Procedura che secondo le contestazioni antepone dei paletti alla normale procedure dell’interruzione di gravidanza fino a renderla assai più traumatica di quello che già è come decisione e come intervento sul proprio corpo.
Questioni non leggere. Problemi sui quali è chiaro ci sia un’accensione di interessi da parte di tutti, perché il problema delle nascite riguarda un’intera società oltre che direttamente le persone specificamente coinvolte: madre, padri, soggetti attorno.
Chiaro anche che possa suscitare una reazione che va oltre le righe e il conforme, come del resto succede assai spesso nella dialettica dei fatti politici e sociali del nostro paese. Talmente spesso che il grado di importanza sociale di un problema potrebbe essere misurato dalla quantità di decibel impiegata per esprimere avversione o difesa.
Succede così alla vice ministra di preferire una ritirata strategica. Non consente anche alla situazione venutasi a creare una degenerazione che avrebbe fatto scattare il codice penale per molti. Scatta l’indignazione del governo della repubblica sull’indignazione dei manifestanti. Scatta la risposta dei commentatori, tra i quali questo modesto contributo non vuole essere annoverato. Scatta la risposta dei contestatori, anche a distanza, che anche se non c’erano per motivi logistici dicono comunque la loro e confermano la bontà del comportamento da parte dei manifestanti.
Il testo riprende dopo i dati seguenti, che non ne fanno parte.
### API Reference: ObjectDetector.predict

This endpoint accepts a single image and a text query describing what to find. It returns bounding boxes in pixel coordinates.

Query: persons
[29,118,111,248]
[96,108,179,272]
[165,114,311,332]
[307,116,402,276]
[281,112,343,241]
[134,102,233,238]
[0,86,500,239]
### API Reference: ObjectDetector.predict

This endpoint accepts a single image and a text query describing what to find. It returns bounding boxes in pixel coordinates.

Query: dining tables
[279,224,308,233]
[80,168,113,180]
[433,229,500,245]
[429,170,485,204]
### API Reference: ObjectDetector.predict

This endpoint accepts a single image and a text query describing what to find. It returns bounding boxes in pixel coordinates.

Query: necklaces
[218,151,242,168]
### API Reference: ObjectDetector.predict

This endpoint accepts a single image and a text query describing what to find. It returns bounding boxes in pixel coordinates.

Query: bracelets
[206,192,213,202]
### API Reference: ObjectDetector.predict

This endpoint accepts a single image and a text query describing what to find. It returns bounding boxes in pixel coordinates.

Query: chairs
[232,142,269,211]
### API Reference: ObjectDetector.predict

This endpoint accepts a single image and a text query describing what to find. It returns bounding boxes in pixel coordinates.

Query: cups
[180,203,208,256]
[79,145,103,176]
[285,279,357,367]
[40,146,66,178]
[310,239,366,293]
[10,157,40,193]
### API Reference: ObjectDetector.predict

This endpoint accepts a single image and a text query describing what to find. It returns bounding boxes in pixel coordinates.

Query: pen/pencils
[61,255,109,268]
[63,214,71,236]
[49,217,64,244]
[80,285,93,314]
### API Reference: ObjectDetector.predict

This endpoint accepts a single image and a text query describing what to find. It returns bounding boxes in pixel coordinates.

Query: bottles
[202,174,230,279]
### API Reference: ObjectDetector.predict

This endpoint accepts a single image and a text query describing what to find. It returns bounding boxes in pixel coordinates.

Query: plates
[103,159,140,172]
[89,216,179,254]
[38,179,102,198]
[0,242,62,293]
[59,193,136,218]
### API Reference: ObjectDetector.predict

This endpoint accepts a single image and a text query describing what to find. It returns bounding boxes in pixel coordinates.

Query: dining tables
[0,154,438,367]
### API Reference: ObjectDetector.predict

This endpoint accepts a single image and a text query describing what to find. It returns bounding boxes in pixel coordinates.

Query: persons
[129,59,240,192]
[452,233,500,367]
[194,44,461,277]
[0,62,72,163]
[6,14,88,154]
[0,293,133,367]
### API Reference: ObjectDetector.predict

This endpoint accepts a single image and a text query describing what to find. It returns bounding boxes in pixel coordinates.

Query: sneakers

Non scatta però una riflessione attenta sui limiti della democrazia e della tolleranza applicata all’esercizio del libero pensiero. Uno degli uomini politici più liberali della nostra storia repubblica, Marco Pannella, praticava l’ostruzionismo parlamentare ingaggiando discorsi lunghissimi al fine di far scadere i termini della discussione parlamentare e far rimandare il provvedimento. Erano gli estremi rimedi per chi era minoranza e comunque voleva sollevare la propria voce. E citando Gandhi ammetteva anche questo atto di estrema lotta democratica come facente parte dell’esercizio del libero pensiero in opposizione ad altro libero pensiero.
Ma due giorni fa in quel teatro non c’era nessuna decisione da prendere. C’era una discussione da tenere e non si è tenuta. E questa è una sconfitta per tutti. Attestato quanto solo si può dire in merito, c’è solo il silenzio.